U.S. consumer prices cooled sharply in June, with the Consumer Price Index up 3.5% from a year earlier and down 0.4% from May, even as renewed fighting with Iran threatened to push energy costs back higher. The latest Bureau of Labor Statistics reading, released July 14, showed the biggest monthly drop in inflation since April 2020.

The BLS said the annual rate eased from 4.2% in May after starting the year at 2.4% in January. Much of June’s improvement came from energy: the energy index fell 5.7% after rising 3.9% in May. The index for all items less food and energy was unchanged, food prices rose 0.2%, and shelter remained one of the categories still putting upward pressure on the overall reading.

AI-generated illustration
AI-generated illustration

That mix gave the White House something to celebrate, but the improvement looked vulnerable almost immediately. Oil prices had already jumped earlier in July after reported Iranian attacks near the Strait of Hormuz, the narrow waterway that typically carries about 20% of the world’s oil traffic. Brent and West Texas Intermediate both surged on concern that tanker traffic could be disrupted, a reminder that energy costs can reverse quickly when the Middle East becomes unstable.

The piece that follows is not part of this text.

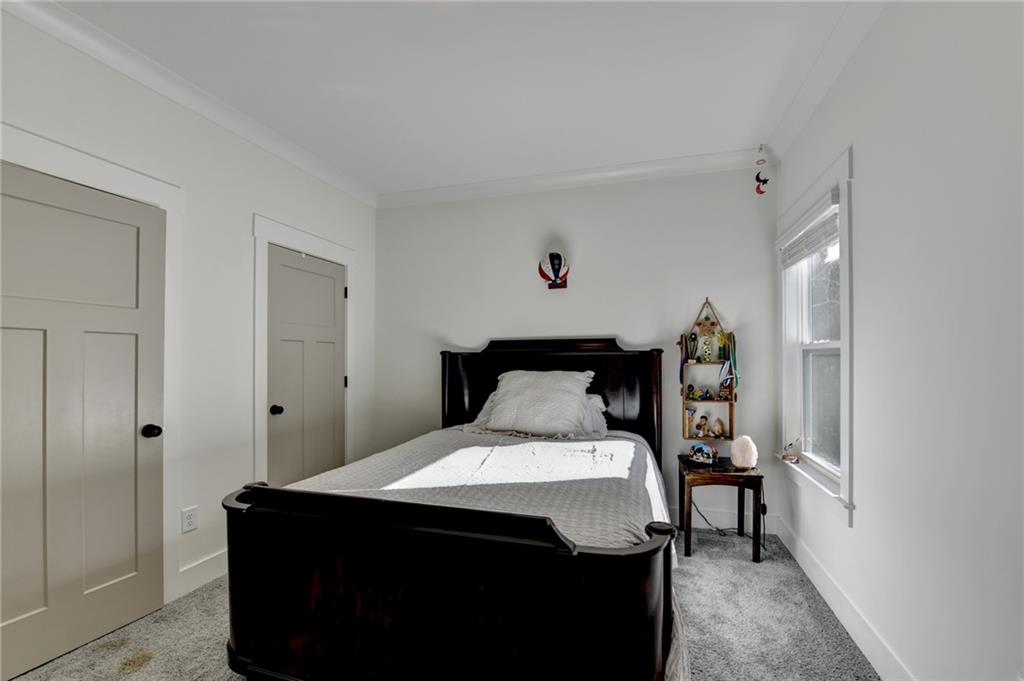 Hutchins Carson - Residential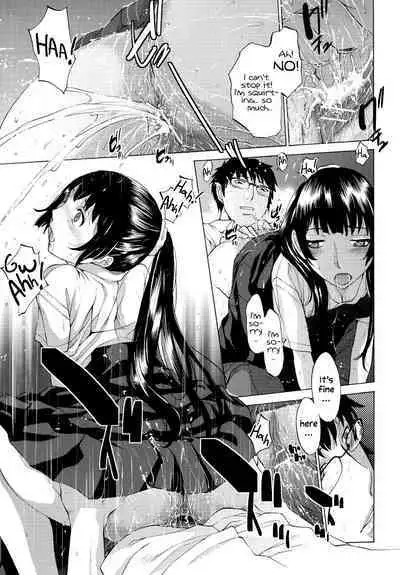 Hanazono Ch 1-7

The risk for consumers is concentrated in the places most directly tied to crude oil: gasoline, home fuel and the shipping costs that feed into goods prices. June’s cooling was driven largely by lower energy prices, so another sustained jump in oil would strike at the same category that delivered the relief. If crude stays elevated, the headline inflation rate can turn back up even if the rest of the economy is less volatile.

U.S. CPI Inflation
Data visualization chart

Economists warned that renewed hostilities could reintroduce a war premium into energy markets and erase some of the progress in June’s report. That would leave the latest inflation data looking less like a turning point than a pause, with the summer outlook hinging on whether tensions with Iran ease or keep pushing oil, gasoline and freight costs higher.